Work order:
The expected output is the data below, character for character, without its pictures.

Data segment:

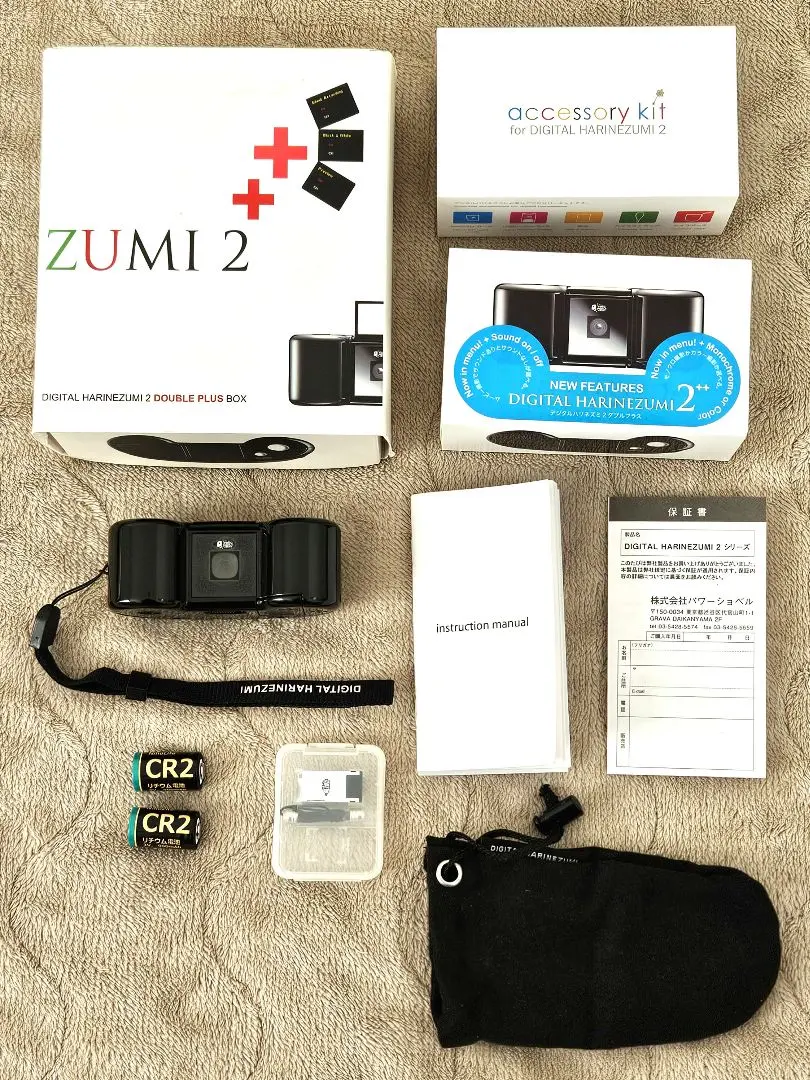 2026年最新】デジタルハリネズミ2の人気アイテム - メルカリ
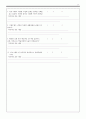 평생교육프로그램개발 28페이지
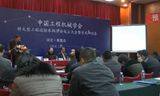 中国工程机械学会特大型工程运输车辆分会成立大会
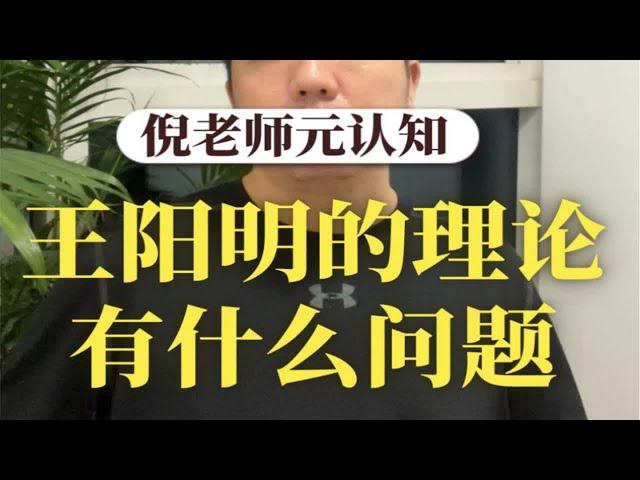 人文必读52:王阳明的理论有什么问题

Exercise response:
 2026年最新】デジタルハリネズミ2の人気アイテム - メルカリ
 평생교육프로그램개발 28페이지
 中国工程机械学会特大型工程运输车辆分会成立大会
 人文必读52:王阳明的理论有什么问题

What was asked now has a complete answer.